— YOUR OBJECTIVE —
Look through the records below for the line with "NEBOR GLOSSARY" and the line with "The turn from", then return those lines and all lines between, exactly.

— DATA UNDER STUDY —
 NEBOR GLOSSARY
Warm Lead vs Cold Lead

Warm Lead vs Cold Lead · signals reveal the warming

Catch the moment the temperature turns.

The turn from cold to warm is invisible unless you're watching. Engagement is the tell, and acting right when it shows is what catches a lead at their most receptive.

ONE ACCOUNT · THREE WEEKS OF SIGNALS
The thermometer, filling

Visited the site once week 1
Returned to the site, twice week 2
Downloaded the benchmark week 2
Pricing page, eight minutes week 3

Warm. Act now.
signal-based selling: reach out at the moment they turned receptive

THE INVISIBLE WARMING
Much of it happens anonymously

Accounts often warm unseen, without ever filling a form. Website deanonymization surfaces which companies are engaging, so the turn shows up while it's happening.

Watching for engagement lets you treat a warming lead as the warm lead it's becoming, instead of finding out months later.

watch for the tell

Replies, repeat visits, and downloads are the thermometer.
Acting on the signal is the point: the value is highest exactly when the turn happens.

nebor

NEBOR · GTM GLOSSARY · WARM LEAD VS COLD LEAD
* * *
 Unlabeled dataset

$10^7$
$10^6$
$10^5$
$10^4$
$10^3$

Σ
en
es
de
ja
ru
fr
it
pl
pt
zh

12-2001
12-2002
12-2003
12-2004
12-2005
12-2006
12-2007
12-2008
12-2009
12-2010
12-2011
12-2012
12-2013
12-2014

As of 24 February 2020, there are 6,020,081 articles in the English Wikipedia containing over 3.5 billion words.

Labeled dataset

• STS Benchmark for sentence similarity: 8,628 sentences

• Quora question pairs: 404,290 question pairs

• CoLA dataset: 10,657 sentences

— TASK RESPONSE —
 NEBOR GLOSSARY
Warm Lead vs Cold Lead

Warm Lead vs Cold Lead · signals reveal the warming

Catch the moment the temperature turns.

The turn from cold to warm is invisible unless you're watching. Engagement is the tell, and acting right when it shows is what catches a lead at their most receptive.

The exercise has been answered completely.